在中间件团队维护了近一年的Pulsar组件,前段时间其他业务团队的同学向我询问,关于Pulsar消费者客户端,在使用FailOver模式的情况下,客户端断链重连,能否保证partition的负载均衡,如果是均衡的,那他是怎样实现的。这里展开客户端代码和服务端代码来分析一下。

客户端

consumer通过builder模式构造,subscribe 通过调用 subscribeAsync,其返回一个 CompletableFuture,入口在 org.apache.pulsar.client.impl.ConsumerBuilderImpl#subscribe

@Override
public Consumer<T> subscribe() throws PulsarClientException {
    try {
        return subscribeAsync().get();
    } catch (Exception e) {
        throw PulsarClientException.unwrap(e);
    }
}

@Override
public CompletableFuture<Consumer<T>> subscribeAsync()
    //...

subscribeAsync 方法会进行一系列死信对了与重试队列的配置,随后调用起client的 subscribeAsync

@Override
public CompletableFuture<Consumer<T>> subscribeAsync()
// ...
return applyDLQConfig.thenCompose(__ -> {
    if (interceptorList == null || interceptorList.size() == 0) {
        return client.subscribeAsync(conf, schema, null);
    } else {
        return client.subscribeAsync(conf, schema, new ConsumerInterceptors<>(interceptorList));
    }
});

consumer的建链依赖client的配置,client在调用 subscribeAsync 时会对配置做一次检查,比如subscription_name是否合法,topic_name是否合法等。检查结束后,client会调用自身的 singleTopicSubscribeAsync 方法或 multiTopicSubscribeAsync 进行建链操作。

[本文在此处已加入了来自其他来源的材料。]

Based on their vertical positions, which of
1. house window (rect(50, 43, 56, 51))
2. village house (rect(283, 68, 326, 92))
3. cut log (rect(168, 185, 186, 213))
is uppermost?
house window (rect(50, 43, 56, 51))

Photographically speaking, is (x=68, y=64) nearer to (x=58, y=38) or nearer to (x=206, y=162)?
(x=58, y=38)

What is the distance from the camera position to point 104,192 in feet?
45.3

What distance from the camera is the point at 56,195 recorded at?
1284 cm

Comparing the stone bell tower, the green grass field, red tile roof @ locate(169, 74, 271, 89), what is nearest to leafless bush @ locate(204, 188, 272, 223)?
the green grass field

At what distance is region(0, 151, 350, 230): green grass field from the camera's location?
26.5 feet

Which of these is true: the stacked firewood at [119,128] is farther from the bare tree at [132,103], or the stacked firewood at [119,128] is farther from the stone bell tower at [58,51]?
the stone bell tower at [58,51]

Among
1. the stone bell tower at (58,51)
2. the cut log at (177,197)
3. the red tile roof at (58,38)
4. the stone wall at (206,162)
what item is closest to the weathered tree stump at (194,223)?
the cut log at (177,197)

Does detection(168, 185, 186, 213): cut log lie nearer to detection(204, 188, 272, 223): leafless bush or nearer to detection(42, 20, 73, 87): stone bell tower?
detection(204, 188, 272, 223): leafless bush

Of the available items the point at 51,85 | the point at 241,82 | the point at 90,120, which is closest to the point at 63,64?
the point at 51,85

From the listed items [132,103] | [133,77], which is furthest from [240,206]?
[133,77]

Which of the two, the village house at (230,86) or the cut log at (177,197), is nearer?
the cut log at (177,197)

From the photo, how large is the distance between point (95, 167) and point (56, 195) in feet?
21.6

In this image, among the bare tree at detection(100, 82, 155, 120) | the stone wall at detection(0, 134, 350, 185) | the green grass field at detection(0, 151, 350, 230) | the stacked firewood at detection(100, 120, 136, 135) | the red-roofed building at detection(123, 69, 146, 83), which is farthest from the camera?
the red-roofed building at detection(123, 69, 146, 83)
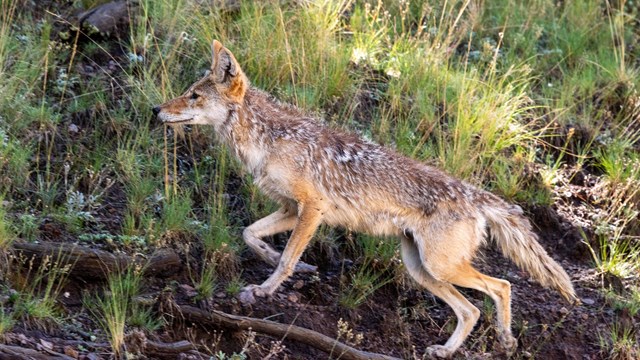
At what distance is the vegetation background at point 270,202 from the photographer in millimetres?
7102

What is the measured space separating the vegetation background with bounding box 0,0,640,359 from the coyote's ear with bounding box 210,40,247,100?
0.90 metres

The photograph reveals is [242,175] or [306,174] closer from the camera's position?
[306,174]

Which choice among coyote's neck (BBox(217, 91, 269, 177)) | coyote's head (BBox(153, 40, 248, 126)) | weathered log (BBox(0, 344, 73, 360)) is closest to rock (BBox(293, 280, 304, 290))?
coyote's neck (BBox(217, 91, 269, 177))

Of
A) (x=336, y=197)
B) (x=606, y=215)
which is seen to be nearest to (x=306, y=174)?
(x=336, y=197)

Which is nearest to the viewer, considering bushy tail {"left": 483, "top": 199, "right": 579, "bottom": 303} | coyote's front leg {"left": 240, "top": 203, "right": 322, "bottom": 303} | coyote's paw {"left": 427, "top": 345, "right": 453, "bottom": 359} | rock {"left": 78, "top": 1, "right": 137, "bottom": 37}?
coyote's front leg {"left": 240, "top": 203, "right": 322, "bottom": 303}

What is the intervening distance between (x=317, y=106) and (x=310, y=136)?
167cm

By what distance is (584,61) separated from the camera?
11.6 meters

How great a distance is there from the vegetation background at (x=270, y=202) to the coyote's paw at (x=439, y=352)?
0.67 ft

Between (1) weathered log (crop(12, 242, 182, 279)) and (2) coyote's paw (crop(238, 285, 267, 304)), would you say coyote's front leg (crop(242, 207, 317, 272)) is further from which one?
(1) weathered log (crop(12, 242, 182, 279))

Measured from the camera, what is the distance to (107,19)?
9.91 meters

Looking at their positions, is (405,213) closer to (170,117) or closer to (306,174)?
(306,174)

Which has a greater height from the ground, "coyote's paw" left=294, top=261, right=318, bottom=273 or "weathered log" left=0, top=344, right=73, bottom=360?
"weathered log" left=0, top=344, right=73, bottom=360

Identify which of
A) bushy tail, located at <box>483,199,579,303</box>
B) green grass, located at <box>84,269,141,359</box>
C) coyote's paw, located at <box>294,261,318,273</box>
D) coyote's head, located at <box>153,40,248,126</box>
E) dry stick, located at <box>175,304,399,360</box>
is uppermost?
coyote's head, located at <box>153,40,248,126</box>

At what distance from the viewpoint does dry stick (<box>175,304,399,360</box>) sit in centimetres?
692
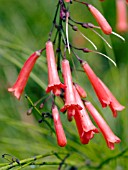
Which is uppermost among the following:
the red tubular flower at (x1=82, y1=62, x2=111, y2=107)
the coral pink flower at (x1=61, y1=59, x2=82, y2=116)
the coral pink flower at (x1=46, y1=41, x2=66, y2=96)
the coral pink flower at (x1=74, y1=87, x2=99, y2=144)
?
the coral pink flower at (x1=46, y1=41, x2=66, y2=96)

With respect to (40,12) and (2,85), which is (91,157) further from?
(40,12)

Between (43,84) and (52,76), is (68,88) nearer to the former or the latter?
(52,76)

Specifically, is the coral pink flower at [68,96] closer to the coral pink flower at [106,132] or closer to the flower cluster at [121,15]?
the coral pink flower at [106,132]

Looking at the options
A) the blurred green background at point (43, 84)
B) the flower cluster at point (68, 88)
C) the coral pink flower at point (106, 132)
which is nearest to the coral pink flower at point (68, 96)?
the flower cluster at point (68, 88)

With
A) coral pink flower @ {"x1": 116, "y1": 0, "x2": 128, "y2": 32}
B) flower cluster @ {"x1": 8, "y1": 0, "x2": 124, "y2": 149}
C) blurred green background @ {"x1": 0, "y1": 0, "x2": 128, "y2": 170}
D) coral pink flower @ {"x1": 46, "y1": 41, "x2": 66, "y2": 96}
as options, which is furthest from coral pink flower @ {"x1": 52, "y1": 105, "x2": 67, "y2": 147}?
coral pink flower @ {"x1": 116, "y1": 0, "x2": 128, "y2": 32}

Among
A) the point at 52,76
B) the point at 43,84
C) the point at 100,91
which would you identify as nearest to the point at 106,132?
the point at 100,91

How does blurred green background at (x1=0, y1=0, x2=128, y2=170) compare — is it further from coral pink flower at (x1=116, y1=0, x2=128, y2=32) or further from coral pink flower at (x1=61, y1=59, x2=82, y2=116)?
coral pink flower at (x1=61, y1=59, x2=82, y2=116)
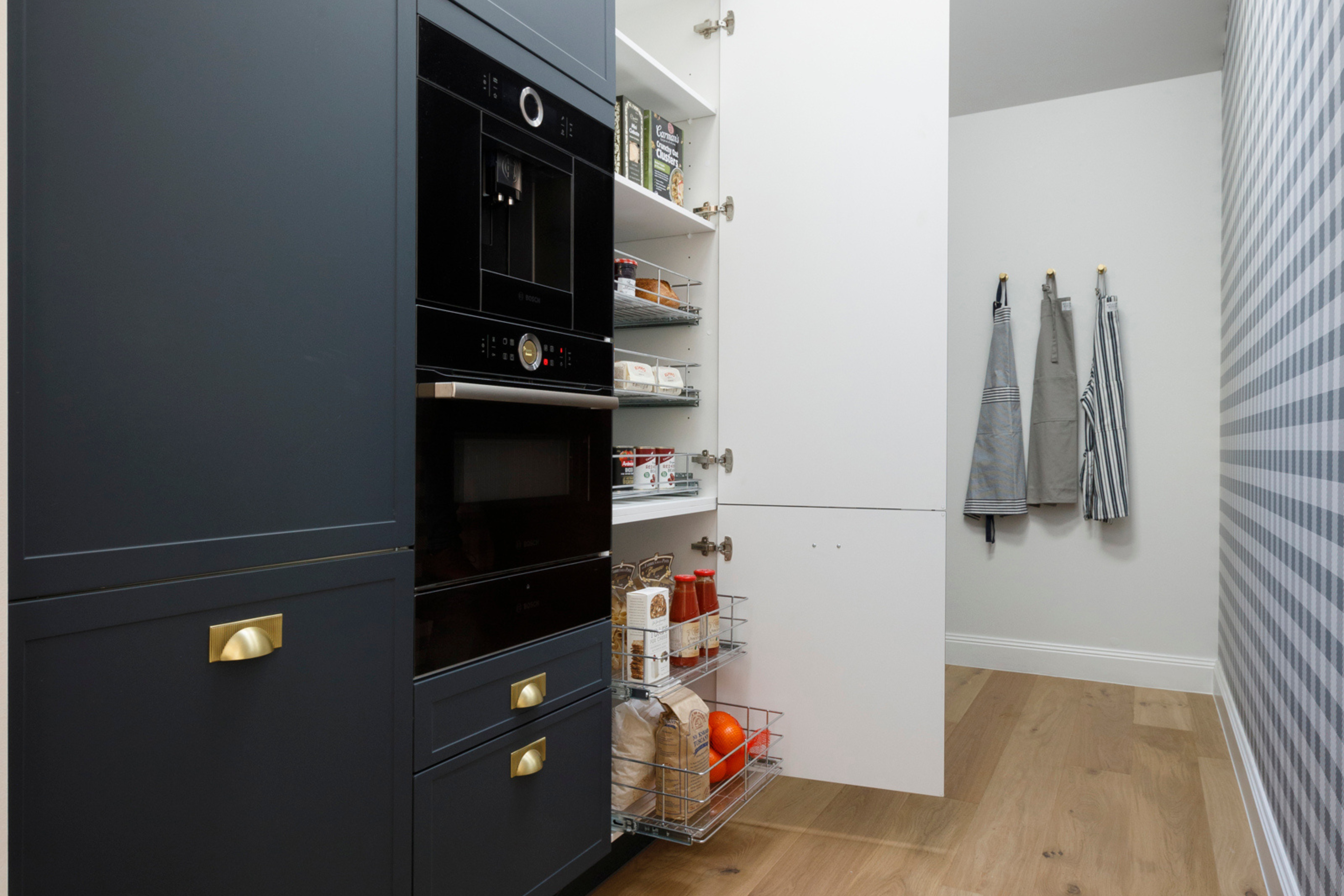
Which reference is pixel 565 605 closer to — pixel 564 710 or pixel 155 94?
pixel 564 710

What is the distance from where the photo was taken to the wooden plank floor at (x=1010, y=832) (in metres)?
1.85

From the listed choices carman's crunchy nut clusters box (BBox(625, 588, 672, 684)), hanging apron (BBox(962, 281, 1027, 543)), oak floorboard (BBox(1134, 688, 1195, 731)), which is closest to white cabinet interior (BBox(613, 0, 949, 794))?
carman's crunchy nut clusters box (BBox(625, 588, 672, 684))

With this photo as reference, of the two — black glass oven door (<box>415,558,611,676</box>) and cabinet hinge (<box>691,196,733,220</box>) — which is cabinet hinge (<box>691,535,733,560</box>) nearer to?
black glass oven door (<box>415,558,611,676</box>)

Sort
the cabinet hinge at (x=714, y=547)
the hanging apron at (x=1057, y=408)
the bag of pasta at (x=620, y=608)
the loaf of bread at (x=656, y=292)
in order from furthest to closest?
the hanging apron at (x=1057, y=408) < the cabinet hinge at (x=714, y=547) < the loaf of bread at (x=656, y=292) < the bag of pasta at (x=620, y=608)

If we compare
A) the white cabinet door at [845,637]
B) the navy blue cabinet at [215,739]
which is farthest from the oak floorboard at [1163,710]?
the navy blue cabinet at [215,739]

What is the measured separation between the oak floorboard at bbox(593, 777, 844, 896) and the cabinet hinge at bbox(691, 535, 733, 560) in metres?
0.64

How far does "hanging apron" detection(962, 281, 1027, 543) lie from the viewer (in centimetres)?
360

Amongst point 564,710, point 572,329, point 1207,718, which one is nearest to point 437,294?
point 572,329

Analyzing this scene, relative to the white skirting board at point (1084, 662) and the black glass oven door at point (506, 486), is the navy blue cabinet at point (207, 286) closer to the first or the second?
the black glass oven door at point (506, 486)

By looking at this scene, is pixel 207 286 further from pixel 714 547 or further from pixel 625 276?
pixel 714 547

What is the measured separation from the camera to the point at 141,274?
869 mm

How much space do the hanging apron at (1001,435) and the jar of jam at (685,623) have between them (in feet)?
6.46


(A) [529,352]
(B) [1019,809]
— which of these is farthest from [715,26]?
A: (B) [1019,809]

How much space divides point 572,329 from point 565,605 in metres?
0.49
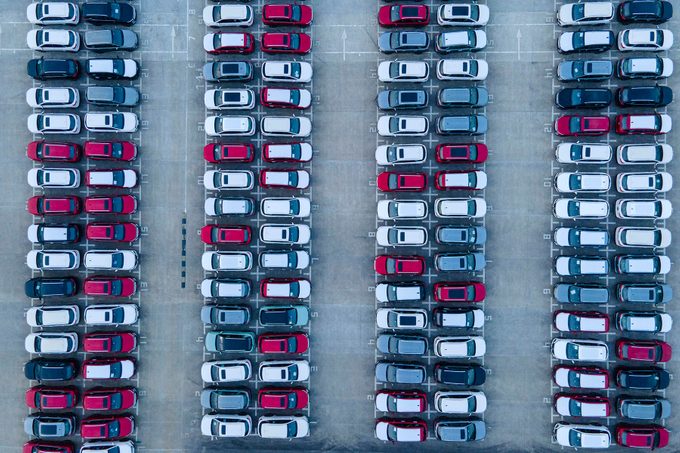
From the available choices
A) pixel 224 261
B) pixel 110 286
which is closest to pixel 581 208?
pixel 224 261

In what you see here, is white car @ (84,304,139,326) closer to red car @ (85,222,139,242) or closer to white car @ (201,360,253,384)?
red car @ (85,222,139,242)

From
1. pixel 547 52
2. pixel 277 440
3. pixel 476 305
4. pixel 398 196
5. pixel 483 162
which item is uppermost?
pixel 547 52

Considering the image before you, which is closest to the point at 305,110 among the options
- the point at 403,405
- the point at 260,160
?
the point at 260,160

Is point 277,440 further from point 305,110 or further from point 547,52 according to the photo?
point 547,52

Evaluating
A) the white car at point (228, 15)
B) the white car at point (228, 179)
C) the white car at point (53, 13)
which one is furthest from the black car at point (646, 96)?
the white car at point (53, 13)

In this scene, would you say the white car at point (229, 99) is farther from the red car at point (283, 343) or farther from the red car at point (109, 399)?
the red car at point (109, 399)

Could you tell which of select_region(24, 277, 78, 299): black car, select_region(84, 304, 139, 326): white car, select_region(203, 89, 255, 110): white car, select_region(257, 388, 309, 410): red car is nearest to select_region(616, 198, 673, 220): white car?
select_region(257, 388, 309, 410): red car

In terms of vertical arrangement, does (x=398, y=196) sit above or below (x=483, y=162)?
below

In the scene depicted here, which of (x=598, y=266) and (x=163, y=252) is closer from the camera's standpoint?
(x=598, y=266)
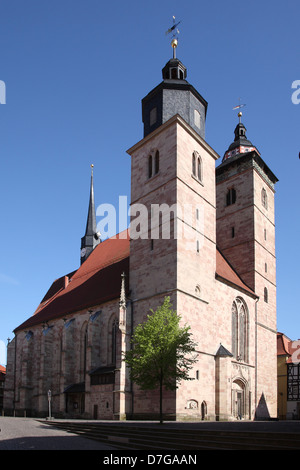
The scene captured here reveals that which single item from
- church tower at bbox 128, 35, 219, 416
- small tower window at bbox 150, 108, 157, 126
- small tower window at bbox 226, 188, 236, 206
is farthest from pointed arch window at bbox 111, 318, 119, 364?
small tower window at bbox 226, 188, 236, 206

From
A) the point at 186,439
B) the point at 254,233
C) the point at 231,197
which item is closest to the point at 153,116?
the point at 231,197

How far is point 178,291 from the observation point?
78.4 feet

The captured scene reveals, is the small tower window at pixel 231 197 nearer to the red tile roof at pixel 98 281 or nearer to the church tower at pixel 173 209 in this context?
the red tile roof at pixel 98 281

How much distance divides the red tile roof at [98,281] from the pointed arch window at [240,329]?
3.73ft

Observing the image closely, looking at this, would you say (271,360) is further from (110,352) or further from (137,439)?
(137,439)

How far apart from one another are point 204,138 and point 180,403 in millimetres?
15345

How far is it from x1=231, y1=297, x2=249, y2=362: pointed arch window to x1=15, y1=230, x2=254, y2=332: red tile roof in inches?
44.8

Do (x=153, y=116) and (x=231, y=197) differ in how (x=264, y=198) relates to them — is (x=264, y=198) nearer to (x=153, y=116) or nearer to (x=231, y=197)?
(x=231, y=197)

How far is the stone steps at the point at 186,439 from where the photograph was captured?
35.1 feet

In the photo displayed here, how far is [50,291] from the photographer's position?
4328cm

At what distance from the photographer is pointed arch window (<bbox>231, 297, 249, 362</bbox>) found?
28.6 meters

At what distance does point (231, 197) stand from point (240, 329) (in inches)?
403

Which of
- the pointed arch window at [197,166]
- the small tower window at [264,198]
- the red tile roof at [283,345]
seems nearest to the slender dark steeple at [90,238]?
the small tower window at [264,198]

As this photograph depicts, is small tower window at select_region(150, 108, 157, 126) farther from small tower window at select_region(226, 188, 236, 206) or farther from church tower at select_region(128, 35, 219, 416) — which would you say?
small tower window at select_region(226, 188, 236, 206)
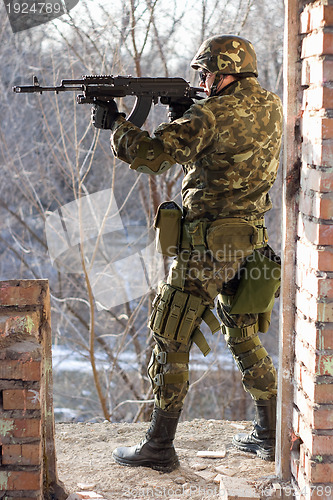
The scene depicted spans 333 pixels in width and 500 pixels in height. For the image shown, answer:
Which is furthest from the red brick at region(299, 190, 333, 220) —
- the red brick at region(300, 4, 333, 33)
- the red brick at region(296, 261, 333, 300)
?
the red brick at region(300, 4, 333, 33)

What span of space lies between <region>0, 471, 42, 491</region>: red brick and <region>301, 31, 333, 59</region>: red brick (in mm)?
2115

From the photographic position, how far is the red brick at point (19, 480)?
2.70 m

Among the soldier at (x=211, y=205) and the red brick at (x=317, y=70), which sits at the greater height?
the red brick at (x=317, y=70)

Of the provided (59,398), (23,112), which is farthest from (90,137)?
(59,398)

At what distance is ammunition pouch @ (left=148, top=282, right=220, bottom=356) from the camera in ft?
10.5

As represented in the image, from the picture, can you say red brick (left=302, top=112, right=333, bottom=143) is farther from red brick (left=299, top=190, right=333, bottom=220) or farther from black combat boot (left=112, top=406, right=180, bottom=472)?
black combat boot (left=112, top=406, right=180, bottom=472)

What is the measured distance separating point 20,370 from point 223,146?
1.42 meters

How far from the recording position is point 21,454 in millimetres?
2689

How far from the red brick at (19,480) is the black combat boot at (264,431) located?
4.54ft

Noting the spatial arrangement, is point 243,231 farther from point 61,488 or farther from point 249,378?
point 61,488

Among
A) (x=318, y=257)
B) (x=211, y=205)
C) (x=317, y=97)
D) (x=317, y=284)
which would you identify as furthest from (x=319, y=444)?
(x=317, y=97)

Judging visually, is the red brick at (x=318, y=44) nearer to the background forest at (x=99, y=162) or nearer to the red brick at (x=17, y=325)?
the red brick at (x=17, y=325)

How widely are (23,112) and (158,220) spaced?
7144mm

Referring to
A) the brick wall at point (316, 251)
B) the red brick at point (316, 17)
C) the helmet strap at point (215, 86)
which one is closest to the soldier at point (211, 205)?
the helmet strap at point (215, 86)
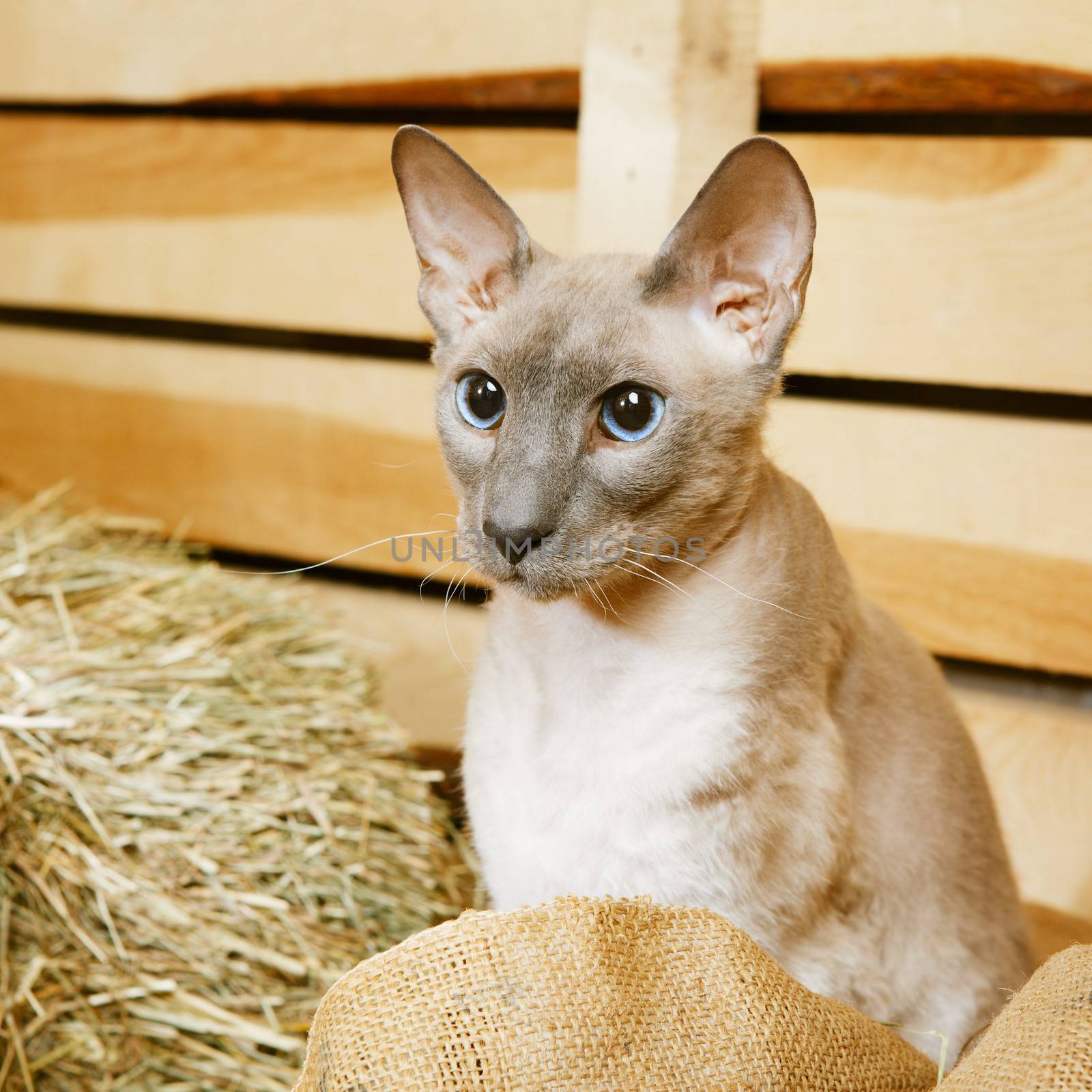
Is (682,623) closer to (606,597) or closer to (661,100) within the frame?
(606,597)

public <T> CompletableFuture<Consumer<T>> subscribeAsync(ConsumerConfigurationData<T> conf, Schema<T> schema,
                                                             ConsumerInterceptors<T> interceptors) {
// ...
if (conf.getTopicNames().size() == 1) {
    return singleTopicSubscribeAsync(conf, schema, interceptors);
} else {
    return multiTopicSubscribeAsync(conf, schema, interceptors);
}

由于涉及到partition的负载均衡,所以订阅会走 multiTopicSubscribeAsync 进行,接着看 multiTopicSubscribeAsync

private <T> CompletableFuture<Consumer<T>> multiTopicSubscribeAsync(ConsumerConfigurationData<T> conf,
                                                                        Schema<T> schema,
                                                                        ConsumerInterceptors<T> interceptors) {
CompletableFuture<Consumer<T>> consumerSubscribedFuture = new CompletableFuture<>();

    ConsumerBase<T> consumer = new MultiTopicsConsumerImpl<>(PulsarClientImpl.this, conf,
            externalExecutorProvider, consumerSubscribedFuture, schema, interceptors,
            true /* createTopicIfDoesNotExist */);
    
    consumers.add(consumer);
    
    return consumerSubscribedFuture;
}

multiTopicSubscribeAsync 实在时简单,实例化consumer后,将consumer对象放入 consumers 容器里面,所以consumer的建链动作也会在这里面完成,接着看 new MultiTopicsConsumerImpl 在做什么。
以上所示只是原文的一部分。